CWS Market Review – November 23, 2021
(This is the free version of CWS Market Review. If you like what you see, then please sign up for the premium newsletter for $20 per month or $200 for the whole year. If you sign up today, you can see our two reports, “Your Handy Guide to Stock Orders” and “How Not to Get Screwed on Your Mortgage.”)
Biden Reappoints Powell
Yesterday, President Biden appointed Jay Powell to another four-year term as Chairman of the Federal Reserve Board. The stock market liked the news, at least at first. Early on Monday, the S&P 500 rallied nearly 1% and it reached an all-time intra-day high. Alas, it was not to last. The market gave back those gains and closed lower. The market gods giveth and the market gods taketh away.
What does the Powell nomination mean for us as investors? It’s definitely a positive, and that was reflected in yesterday’s early rally. Powell has shown himself to be attentive to the mood of Wall Street without being overly deferential. Once Covid broke out, he moved quickly on interest rates. You can’t argue with the market’s performance since the low from last March.
Several weeks ago, the Powell nomination seemed to be a no-brainer. Powell is as institutional-Washington as you can get. Recently, there were growing noises of dissent, especially from liberal Democrats like Senator Elizabeth Warren who favored Fed Governor Lael Brainard. Interestingly, there haven’t been quite the noises of discontent considering the explosion in the Fed’s balance sheet along with the worst inflation in 30 years.
Senator Warren criticized Powell as being weak on bank regulation and for what she perceived to be his distance to a climate change agenda. Perhaps sensing the challenge, President Biden nominated Brainard as the Fed’s Vice-Chair.
From the WSJ:
The president’s decision reflected a desire by Mr.

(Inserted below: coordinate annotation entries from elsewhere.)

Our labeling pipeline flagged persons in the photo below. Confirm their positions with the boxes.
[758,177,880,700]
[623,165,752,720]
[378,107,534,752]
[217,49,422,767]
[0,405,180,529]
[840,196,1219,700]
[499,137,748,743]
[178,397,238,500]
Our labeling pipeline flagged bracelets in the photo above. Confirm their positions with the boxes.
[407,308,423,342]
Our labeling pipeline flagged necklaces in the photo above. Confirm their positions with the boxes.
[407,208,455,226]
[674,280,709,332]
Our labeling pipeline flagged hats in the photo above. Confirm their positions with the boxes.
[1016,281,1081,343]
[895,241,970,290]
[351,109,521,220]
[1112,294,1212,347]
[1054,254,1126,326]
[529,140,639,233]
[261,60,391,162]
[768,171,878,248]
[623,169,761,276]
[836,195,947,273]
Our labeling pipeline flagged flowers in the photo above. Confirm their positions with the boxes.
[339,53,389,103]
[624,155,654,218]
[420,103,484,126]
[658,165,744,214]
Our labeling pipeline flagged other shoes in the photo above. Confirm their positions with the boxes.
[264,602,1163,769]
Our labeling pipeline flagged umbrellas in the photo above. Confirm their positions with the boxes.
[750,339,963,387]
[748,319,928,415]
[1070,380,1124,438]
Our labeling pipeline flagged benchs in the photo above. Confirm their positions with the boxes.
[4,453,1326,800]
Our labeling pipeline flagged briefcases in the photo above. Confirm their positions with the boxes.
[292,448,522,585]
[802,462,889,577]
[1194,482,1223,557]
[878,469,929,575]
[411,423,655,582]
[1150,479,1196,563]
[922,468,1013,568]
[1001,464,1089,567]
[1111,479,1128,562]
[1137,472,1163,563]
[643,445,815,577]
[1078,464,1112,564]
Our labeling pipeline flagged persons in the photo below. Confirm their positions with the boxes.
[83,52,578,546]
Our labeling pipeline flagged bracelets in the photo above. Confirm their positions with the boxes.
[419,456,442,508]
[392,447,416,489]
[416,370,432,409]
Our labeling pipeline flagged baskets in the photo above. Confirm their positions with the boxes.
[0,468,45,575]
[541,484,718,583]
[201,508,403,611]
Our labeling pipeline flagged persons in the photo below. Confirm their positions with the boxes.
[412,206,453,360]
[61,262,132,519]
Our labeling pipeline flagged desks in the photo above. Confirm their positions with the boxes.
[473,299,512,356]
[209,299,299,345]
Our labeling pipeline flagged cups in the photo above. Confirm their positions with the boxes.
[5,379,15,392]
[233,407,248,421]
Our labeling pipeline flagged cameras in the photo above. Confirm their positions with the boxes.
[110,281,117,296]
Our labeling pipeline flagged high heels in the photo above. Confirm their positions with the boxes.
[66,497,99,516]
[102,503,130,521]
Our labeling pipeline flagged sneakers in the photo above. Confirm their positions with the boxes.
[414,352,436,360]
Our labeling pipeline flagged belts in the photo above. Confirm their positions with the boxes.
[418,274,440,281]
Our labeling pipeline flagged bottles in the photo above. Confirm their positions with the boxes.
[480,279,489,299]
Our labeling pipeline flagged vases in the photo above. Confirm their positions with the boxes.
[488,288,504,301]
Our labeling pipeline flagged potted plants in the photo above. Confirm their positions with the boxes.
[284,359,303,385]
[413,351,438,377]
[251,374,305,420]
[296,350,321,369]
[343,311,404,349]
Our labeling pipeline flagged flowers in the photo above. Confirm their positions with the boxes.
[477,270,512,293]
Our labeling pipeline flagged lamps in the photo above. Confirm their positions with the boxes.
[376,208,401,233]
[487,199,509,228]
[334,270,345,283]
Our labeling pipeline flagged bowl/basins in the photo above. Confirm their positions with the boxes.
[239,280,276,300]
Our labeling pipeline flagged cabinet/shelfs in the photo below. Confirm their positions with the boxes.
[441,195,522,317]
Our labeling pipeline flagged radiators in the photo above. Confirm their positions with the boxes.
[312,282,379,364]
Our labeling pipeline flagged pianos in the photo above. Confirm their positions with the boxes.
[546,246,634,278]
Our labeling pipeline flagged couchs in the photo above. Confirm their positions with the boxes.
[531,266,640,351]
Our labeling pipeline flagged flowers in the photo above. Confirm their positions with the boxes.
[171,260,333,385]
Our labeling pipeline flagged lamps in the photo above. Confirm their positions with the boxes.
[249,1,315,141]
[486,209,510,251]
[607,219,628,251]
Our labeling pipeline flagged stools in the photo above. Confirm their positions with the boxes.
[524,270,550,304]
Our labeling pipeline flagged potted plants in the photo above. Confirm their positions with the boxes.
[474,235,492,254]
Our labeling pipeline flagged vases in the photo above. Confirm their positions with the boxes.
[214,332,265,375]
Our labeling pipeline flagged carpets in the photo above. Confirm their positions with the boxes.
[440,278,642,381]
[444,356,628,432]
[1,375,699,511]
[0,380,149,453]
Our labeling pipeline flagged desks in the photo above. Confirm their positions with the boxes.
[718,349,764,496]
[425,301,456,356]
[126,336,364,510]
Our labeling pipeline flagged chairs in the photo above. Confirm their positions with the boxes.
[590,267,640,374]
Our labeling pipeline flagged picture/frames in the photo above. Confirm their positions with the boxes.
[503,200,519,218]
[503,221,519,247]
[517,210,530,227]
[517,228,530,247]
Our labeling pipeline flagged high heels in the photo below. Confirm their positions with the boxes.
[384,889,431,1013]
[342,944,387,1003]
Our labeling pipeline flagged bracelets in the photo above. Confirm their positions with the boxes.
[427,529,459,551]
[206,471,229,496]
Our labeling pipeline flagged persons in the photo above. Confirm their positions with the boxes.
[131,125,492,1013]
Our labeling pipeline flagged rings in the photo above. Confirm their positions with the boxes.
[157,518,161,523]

Biden to maintain stability at the central bank amid public concerns about high prices for everything from groceries to fuel, administration officials said. Mr. Biden’s advisers said they want to focus much of their attention on passage of their social spending and climate legislation and believe Mr. Powell will more easily win Senate confirmation, despite objections from progressives.
“Put directly: at this moment both of enormous potential and enormous uncertainty for our economy, we need stability and independence at the Federal Reserve. Jay has proven the independence that I value in a Fed chair,” Mr. Biden said at the White House on Monday.
I suspect that Treasury Secretary Janet Yellen, a former Fed chair herself, pushed for Powell. I think it’s interesting that previous Fed chairs have been professional economists. Powell, instead, is a lawyer and as such, he tends to be much more direct than his predecessors. Previous Congressional appearances often sounded like a professor teaching a remedial econ class. (Actually, it kind of was.)
Alan Greenspan famously told Congress, “I guess I should warn you, if I turn out to be particularly clear, you’ve probably misunderstood what I’ve said.” That’s not an issue with Powell.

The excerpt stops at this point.